Ни одна девушка не сделала бы такого ради меня.
Посмеиваясь, ерошу волосы. Я не из того типа парней, ради которых девушки совершают подвиги. Девушки не любят меня, а просто желают. Позволяют себя трахать — конечно, но не более того. Никаких чувств, никаких нежностей. Они никогда не остаются на завтрак или выталкивают меня до него. Они знают, что я из тех, кто рушит жизни, поэтому держатся на расстоянии, и правильно делают. Не хочу ломать чью-то жизнь так же, как свою. Меня не ждет большое будущее. Как говорил мой дражайший папаша: «Единственное, что тебя ждет в жизни, — это тюрьма, сосунок».
Трясу головой. Я придурок. А еще подвыпивший извращенец, если учесть, что сейчас стою под окном Элис. Кое-как добираюсь домой, поймав возле супермаркета машину пожилого мужчины с собакой. Вваливаюсь в квартиру и, путаясь в ногах, плетусь мимо стойки, забитой бутылками от пива и вина. В воздухе стоит тяжелый запах макарон и энергетиков, повсюду валяются геймпады от приставки. Прохожу комнату Миранды и Сета, комнату Трента и плюхаюсь на свою кровать. Белый потолок превращается в огромный экран для трансляции моих воспоминаний. Элис. Волосы Элис, изгибы ее дрожащих бедер, отблеск влаги на пальцах…
Вытаскиваю член и яростно сжимаю — у него нет и шанса.
— П-прости меня, — имею совесть произнести. — Правда прости, принцесса.
Одно последнее воспоминание о ее миленьком личике, раскрасневшемся и блаженном, и я кончаю в кулак — быстро, обильно, горячо, как разгорается летом лесной пожар.
Глава пятая
Элис
С утра пораньше мне пишет Раник и просит принести его домашку к корпусу F. Видите ли, она нужна ему на первую пару. Прибежав туда со всех ног, я подхожу к обусловленному железному столу. Раник, как всегда, в кожанке и рваных джинсах выглядит расслабленным и надменным.

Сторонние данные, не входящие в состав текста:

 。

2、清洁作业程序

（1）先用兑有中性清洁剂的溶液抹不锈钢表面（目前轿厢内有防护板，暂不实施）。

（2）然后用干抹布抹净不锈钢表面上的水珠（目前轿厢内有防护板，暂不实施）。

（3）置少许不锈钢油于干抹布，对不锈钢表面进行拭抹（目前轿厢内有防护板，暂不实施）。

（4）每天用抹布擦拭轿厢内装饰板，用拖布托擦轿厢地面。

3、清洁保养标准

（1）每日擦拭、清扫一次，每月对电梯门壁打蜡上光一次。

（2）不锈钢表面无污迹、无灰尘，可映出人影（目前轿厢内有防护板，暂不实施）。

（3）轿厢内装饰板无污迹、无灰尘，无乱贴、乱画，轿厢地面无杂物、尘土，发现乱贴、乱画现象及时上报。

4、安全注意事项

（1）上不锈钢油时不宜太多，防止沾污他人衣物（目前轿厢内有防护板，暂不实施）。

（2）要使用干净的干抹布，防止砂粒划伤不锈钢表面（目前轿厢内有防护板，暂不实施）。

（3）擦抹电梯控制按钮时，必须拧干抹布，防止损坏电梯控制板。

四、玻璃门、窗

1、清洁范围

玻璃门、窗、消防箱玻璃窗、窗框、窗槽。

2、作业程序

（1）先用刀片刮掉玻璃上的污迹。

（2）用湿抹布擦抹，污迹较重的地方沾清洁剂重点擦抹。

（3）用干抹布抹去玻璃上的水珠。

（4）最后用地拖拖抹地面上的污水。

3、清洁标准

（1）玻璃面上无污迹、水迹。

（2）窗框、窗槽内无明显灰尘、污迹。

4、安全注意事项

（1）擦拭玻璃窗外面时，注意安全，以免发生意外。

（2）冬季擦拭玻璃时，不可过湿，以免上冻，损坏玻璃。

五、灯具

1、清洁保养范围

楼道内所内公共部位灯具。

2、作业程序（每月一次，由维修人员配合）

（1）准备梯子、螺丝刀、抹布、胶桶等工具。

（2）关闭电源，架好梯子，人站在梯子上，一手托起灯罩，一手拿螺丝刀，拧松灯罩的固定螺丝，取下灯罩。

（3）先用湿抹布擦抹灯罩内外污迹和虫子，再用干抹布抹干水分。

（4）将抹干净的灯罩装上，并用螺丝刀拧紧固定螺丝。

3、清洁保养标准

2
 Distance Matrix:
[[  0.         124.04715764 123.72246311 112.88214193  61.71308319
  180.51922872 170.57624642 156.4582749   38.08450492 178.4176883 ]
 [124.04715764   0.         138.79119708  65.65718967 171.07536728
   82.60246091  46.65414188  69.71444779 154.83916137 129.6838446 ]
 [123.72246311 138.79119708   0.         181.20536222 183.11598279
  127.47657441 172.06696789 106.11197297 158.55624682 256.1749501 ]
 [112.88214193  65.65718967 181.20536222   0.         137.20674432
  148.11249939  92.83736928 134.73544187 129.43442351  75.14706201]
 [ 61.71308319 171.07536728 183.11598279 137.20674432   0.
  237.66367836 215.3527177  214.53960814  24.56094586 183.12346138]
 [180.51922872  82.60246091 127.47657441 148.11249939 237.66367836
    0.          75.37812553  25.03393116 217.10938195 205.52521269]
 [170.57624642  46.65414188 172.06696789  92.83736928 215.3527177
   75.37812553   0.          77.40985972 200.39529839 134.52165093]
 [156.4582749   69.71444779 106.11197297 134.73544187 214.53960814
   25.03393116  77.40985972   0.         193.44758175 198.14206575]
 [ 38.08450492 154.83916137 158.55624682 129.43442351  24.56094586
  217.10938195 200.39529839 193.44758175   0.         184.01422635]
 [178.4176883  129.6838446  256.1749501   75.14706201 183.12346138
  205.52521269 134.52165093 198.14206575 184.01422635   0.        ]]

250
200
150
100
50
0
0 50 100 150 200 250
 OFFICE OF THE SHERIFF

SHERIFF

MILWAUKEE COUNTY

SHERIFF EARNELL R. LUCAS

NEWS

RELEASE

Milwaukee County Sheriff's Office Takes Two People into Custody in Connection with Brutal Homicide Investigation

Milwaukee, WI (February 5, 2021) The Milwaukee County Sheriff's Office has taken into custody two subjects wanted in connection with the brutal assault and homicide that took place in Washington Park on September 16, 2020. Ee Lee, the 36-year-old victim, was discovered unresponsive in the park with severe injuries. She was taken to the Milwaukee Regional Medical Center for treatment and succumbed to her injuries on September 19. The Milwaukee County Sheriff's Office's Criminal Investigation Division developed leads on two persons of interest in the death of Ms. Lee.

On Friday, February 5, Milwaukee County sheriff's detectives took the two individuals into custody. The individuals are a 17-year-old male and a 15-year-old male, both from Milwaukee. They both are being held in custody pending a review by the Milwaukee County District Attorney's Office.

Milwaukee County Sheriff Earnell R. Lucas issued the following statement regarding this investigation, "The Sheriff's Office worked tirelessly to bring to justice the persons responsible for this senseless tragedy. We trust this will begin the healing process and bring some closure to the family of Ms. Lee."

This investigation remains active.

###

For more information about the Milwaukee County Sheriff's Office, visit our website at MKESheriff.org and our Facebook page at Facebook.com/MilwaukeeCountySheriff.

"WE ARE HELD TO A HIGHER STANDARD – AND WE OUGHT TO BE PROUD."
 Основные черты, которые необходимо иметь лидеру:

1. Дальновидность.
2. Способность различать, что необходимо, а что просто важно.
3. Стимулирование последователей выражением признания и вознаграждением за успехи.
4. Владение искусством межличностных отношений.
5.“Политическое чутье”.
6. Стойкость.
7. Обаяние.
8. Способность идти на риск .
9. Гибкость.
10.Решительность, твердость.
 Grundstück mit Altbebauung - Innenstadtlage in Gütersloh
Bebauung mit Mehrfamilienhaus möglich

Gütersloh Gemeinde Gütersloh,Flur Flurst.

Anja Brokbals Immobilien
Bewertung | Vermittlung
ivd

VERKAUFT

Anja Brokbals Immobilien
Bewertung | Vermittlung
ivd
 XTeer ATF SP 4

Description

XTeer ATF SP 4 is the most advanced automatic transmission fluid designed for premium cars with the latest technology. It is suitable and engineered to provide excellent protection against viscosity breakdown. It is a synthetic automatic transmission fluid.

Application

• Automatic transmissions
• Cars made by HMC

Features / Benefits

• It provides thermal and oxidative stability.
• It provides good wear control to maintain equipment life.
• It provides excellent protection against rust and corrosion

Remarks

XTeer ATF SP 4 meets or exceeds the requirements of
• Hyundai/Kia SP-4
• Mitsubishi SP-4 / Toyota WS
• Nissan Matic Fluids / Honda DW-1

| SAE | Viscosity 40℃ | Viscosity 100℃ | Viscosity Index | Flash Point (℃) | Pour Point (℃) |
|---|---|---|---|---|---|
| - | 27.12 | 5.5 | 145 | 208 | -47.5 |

— Держи, — передаю ему папку с домашкой. — Два доклада и одно эссе. С аннотациями и дубликатами, чтобы тебе было легче.
Раник достает из куртки буррито, берет несколько листов из папки и, пробежавшись золотисто-зелеными глазами по первым строчкам, улыбается.
— Да чтоб мне провалиться, ты даже скопировала мой стиль.
— Несмотря на отвратительный акцент, — подкалываю я, садясь напротив парня.
— Ты не находишь мой луизианский акцент очаровательным?
— Я не нахожу в тебе ничего очаровательного. Кроме перспективы, что ты скоро оставишь меня в покое.
Он с улыбкой качает головой, и его темные волосы падают на глаза.
— Ладно, проехали. Любишь пляж?
— Шутишь, да?
Раник ухмыляется, кусая буррито.
— Даже и не думал.
Я поправляю очки и недовольно смотрю на свой чай латте и шоколадный маффин.
— Ты прервал мой любимый прием пищи, чтобы позвать на пляж?
— Завтрак — твой любимый прием пищи? — спрашивает Раник с набитым ртом.
— Не съезжай с темы, — огрызаюсь в ответ. — Я не могу пойти с тобой на пляж.
Он проглатывает еду и удивленно смотрит на меня.
— Почему? Это урок. К тому же солнечные октябрьские денечки скоро закончатся, принцесса. Ты пожалеешь, что не пошла, когда пасмурная погода и дожди будут стоять круглые сутки.
— Я не могу, — повторяю упрямо.
— Все ты можешь.
— Тогда не хочу, — буркаю я. — Никуда я не пойду.
Раник вздыхает и выпрямляется, скручивая фольгу от буррито в шарик.